En premier lieu, le verset de l’évangile de Jean, plus précisément la formule : « Sine me nihil potestis facere[24] », est cité, textuellement, dans l’Abrégé du Traité de la nature et de grâce, pour établir la nécessaire médiation du Fils : « Enfin il est certain que nous ne recevons point la grâce sans sa médiation : Sine me, dit-il, nihil potestis facere[25] ». On la retrouve, en un contexte similaire, au style indirect cette fois, dans les Méditations chrétiennes et métaphysiques : « Si les chrétiens étaient donc bien convaincus des qualités que je porte, et que je suis la cause occasionnelle que Dieu a établie pour servir de fondement à la loi générale de la grâce, ils ne s’excuseraient point sur leur impuissance. Ne doutant point qu’ils ne peuvent rien sans moi, ils m’appelleraient sans cesse à leur secours[26] ». Dans ces deux passages, ce verset n’intervient donc pas tant pour affirmer l’impuissance de toute créature, et sa dépendance, ontique et pratique, envers Dieu, que pour établir le Christ comme médiateur, comme sauveur, et donc comme cause occasionnelle de la grâce.

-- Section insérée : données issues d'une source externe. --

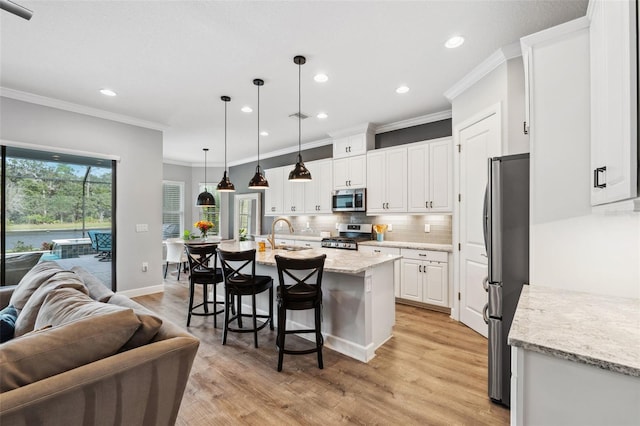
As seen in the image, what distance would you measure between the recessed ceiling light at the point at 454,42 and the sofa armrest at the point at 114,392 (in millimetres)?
3145

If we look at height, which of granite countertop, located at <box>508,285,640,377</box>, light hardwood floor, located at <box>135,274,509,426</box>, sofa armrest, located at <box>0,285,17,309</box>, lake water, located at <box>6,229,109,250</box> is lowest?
light hardwood floor, located at <box>135,274,509,426</box>

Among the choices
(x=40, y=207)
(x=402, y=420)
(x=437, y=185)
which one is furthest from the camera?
(x=437, y=185)

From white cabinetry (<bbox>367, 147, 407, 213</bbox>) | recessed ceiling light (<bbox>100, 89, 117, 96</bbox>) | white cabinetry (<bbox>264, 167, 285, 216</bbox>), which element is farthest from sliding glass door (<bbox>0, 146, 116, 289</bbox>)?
white cabinetry (<bbox>367, 147, 407, 213</bbox>)

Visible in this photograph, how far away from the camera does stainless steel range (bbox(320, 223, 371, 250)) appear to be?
198 inches

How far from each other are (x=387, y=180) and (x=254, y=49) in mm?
2900

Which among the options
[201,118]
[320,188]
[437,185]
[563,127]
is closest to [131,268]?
[201,118]

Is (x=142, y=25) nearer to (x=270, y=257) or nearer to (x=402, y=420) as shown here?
(x=270, y=257)

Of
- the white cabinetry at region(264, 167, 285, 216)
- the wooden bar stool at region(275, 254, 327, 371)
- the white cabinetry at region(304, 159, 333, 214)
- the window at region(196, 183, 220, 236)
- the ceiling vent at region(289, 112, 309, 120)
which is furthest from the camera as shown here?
the window at region(196, 183, 220, 236)

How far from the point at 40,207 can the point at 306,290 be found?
4026 mm

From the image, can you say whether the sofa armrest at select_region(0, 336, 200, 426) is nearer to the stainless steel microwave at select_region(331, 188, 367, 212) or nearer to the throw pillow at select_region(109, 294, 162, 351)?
the throw pillow at select_region(109, 294, 162, 351)

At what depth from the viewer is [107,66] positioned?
309 cm

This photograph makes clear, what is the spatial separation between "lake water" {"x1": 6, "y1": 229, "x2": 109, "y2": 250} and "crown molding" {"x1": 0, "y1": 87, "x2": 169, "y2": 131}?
5.75 ft

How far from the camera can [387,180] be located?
190 inches

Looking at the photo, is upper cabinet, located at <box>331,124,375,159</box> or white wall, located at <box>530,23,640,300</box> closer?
white wall, located at <box>530,23,640,300</box>
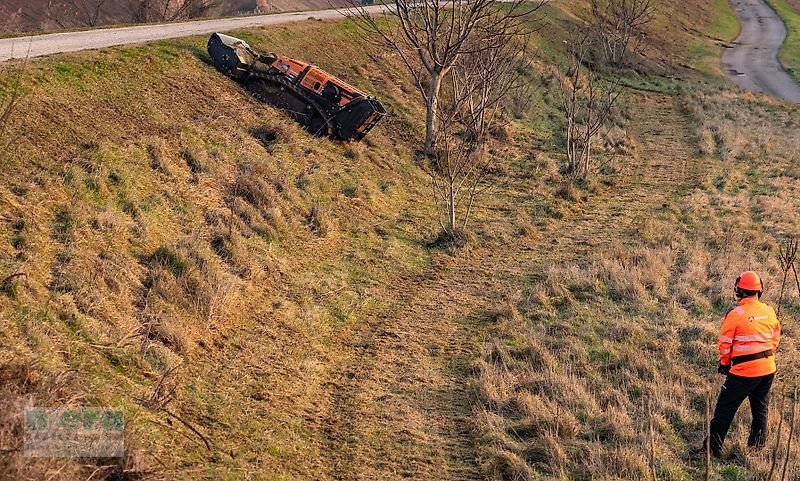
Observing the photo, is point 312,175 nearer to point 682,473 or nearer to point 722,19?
point 682,473

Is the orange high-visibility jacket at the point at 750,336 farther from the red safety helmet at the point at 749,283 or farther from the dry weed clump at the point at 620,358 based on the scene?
the dry weed clump at the point at 620,358

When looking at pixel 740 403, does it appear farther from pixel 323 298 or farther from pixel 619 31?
pixel 619 31

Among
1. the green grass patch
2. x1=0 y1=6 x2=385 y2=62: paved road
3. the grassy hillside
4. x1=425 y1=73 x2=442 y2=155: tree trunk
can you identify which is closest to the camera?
x1=0 y1=6 x2=385 y2=62: paved road

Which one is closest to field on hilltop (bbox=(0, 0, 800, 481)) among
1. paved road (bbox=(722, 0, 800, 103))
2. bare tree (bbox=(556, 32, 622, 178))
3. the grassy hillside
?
bare tree (bbox=(556, 32, 622, 178))

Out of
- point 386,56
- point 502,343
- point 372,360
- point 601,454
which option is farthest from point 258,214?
point 386,56

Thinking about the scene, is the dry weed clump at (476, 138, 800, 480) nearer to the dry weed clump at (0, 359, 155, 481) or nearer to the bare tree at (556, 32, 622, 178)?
the dry weed clump at (0, 359, 155, 481)

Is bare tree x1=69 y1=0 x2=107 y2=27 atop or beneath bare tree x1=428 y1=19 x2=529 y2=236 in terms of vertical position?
beneath
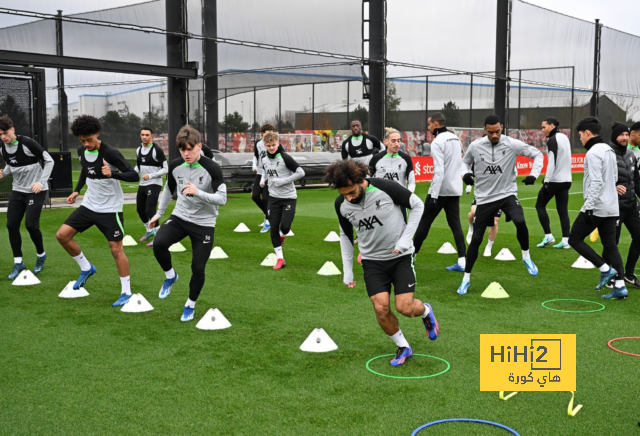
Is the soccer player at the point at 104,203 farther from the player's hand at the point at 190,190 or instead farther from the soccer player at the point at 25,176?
the soccer player at the point at 25,176

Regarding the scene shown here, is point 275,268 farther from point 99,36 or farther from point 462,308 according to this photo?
point 99,36

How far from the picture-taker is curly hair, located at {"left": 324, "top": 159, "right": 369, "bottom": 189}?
4453 mm

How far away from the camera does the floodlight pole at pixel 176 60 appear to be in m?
18.7

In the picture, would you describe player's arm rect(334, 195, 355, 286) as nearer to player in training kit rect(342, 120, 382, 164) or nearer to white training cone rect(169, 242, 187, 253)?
white training cone rect(169, 242, 187, 253)

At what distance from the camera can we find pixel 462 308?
6.63 m

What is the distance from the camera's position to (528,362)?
12.4ft

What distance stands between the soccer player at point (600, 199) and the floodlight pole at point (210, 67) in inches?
568

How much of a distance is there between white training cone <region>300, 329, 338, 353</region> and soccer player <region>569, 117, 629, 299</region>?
3377 mm

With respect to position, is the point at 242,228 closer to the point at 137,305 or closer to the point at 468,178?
the point at 468,178

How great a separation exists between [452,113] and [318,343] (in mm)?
25169

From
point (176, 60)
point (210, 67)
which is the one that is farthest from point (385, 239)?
point (210, 67)

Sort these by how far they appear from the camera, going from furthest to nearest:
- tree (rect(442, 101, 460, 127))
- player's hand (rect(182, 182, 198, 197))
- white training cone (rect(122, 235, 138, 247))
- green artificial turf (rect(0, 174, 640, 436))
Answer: tree (rect(442, 101, 460, 127)) < white training cone (rect(122, 235, 138, 247)) < player's hand (rect(182, 182, 198, 197)) < green artificial turf (rect(0, 174, 640, 436))

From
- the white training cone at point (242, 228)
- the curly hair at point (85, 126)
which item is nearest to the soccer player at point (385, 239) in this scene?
the curly hair at point (85, 126)

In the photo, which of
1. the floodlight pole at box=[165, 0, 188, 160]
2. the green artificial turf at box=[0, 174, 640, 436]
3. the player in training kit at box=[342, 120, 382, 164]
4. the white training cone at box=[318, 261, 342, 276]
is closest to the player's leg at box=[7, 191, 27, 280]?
the green artificial turf at box=[0, 174, 640, 436]
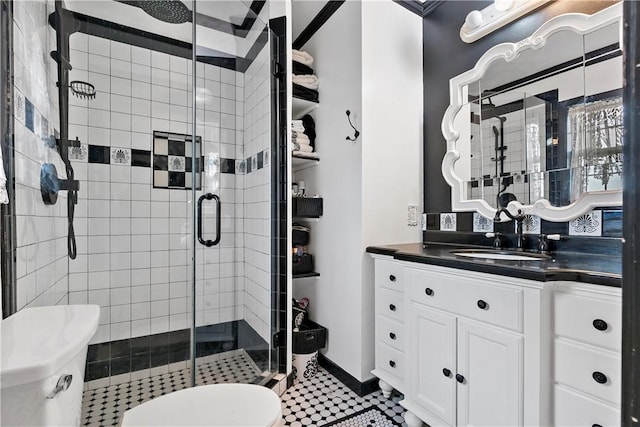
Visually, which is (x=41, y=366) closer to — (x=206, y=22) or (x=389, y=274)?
(x=389, y=274)

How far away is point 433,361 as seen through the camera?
1.40 m

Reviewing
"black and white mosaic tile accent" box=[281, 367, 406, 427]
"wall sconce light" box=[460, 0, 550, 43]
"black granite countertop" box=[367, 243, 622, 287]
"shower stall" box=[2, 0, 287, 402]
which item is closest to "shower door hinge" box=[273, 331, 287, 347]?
"shower stall" box=[2, 0, 287, 402]

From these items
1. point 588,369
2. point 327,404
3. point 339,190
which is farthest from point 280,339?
point 588,369

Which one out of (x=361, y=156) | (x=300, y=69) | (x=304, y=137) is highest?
(x=300, y=69)

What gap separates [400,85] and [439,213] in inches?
35.4

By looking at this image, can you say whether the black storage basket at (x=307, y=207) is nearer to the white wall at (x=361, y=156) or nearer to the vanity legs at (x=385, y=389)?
the white wall at (x=361, y=156)

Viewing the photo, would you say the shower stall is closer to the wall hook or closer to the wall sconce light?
the wall hook

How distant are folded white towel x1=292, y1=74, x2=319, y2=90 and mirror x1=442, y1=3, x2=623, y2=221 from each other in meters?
0.93

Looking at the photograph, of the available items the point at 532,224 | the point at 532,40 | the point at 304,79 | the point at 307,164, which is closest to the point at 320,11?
the point at 304,79

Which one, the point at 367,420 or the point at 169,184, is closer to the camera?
the point at 367,420

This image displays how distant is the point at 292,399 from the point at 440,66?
2.30 metres

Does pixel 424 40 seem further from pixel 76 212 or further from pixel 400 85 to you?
pixel 76 212

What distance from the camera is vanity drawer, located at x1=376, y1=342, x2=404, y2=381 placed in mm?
1642

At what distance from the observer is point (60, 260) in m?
1.61
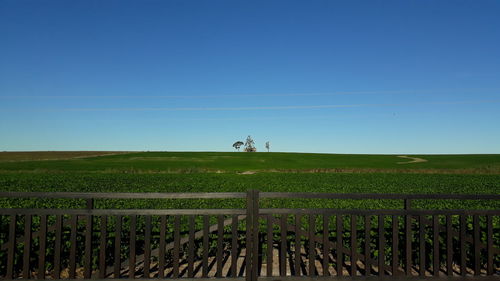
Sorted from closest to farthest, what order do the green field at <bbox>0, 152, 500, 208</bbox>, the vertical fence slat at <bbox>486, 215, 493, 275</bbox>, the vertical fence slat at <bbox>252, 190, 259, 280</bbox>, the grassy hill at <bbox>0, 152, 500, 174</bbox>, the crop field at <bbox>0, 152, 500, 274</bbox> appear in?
the vertical fence slat at <bbox>252, 190, 259, 280</bbox> < the vertical fence slat at <bbox>486, 215, 493, 275</bbox> < the crop field at <bbox>0, 152, 500, 274</bbox> < the green field at <bbox>0, 152, 500, 208</bbox> < the grassy hill at <bbox>0, 152, 500, 174</bbox>

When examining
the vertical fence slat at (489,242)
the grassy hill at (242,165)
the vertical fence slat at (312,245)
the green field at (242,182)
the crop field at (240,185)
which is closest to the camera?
the vertical fence slat at (312,245)

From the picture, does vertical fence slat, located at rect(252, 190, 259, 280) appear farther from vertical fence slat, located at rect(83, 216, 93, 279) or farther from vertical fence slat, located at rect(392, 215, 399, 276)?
vertical fence slat, located at rect(83, 216, 93, 279)

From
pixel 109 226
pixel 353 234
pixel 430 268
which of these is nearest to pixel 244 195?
pixel 353 234

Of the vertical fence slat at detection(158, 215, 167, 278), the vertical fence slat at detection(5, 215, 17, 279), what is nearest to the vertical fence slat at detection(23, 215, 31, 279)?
the vertical fence slat at detection(5, 215, 17, 279)

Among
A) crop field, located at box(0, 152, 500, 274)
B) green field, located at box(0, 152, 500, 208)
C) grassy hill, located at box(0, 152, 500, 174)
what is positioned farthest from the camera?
grassy hill, located at box(0, 152, 500, 174)

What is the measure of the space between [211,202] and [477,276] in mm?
12189

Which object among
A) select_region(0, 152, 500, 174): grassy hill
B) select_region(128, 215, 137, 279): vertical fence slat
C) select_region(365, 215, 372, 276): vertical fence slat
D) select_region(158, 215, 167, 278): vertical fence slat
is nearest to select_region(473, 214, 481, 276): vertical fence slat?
select_region(365, 215, 372, 276): vertical fence slat

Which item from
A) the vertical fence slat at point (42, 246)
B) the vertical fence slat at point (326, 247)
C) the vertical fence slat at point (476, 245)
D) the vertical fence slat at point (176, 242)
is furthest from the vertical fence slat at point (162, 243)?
the vertical fence slat at point (476, 245)

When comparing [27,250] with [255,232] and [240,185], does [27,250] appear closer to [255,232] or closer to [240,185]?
[255,232]

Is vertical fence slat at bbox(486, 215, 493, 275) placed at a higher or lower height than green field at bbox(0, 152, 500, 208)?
higher

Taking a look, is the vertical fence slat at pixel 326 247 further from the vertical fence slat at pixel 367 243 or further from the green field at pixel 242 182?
the green field at pixel 242 182

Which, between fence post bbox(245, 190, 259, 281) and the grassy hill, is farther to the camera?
the grassy hill

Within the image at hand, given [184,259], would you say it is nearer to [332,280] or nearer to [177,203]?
[332,280]

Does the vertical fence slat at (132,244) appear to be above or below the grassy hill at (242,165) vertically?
above
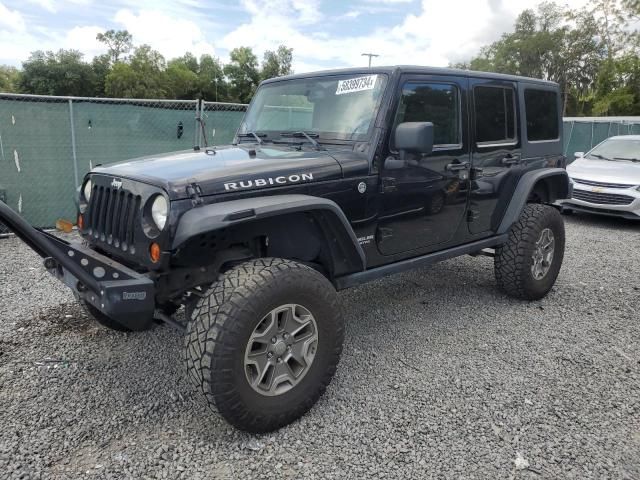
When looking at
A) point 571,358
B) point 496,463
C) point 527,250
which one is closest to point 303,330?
point 496,463

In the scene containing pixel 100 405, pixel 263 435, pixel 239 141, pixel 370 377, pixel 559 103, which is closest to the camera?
pixel 263 435

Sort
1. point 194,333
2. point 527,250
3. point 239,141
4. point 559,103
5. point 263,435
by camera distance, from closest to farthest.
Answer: point 194,333 < point 263,435 < point 239,141 < point 527,250 < point 559,103

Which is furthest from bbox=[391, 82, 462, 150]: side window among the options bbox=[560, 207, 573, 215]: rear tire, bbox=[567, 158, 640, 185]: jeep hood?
bbox=[560, 207, 573, 215]: rear tire

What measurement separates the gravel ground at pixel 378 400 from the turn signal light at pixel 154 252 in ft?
3.07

En 1715, dans ses Réflexions sur la prémotion physique, Malebranche allie d’une manière remarquable nos deux versets : « […] c’est lui qui opère en nous le vouloir et le faire, et c’est nous qui coopérons, parce que c’est lui qui commence l’oeuvre de notre conversion ; c’est lui qui prépare notre volonté, par sa grâce prévenante et purement gratuite, et que sans lui nous ne pouvons rien, comme le dit Jésus-Christ. Car celui qui commence l’oeuvre est proprement celui qui opère[27] ». La mention de nos versets amène le philosophe oratorien à nuancer en quelque manière son propre occasionnalisme : bien loin de nous dénier quelque pouvoir d’action, Malebranche reconnaît une coopération, assignant à Dieu de commencer, et en ce sens d’opérer. Malebranche, dans la Réponse aux vraies et aux fausses idées, retrouve ainsi Augustin : « […] ce saint docteur dit, après saint Paul, que c’est Dieu qui opère en nous le vouloir et le faire ; operatur in nobis velle et perficere ; que c’est lui qui prépare les coeurs[28] ».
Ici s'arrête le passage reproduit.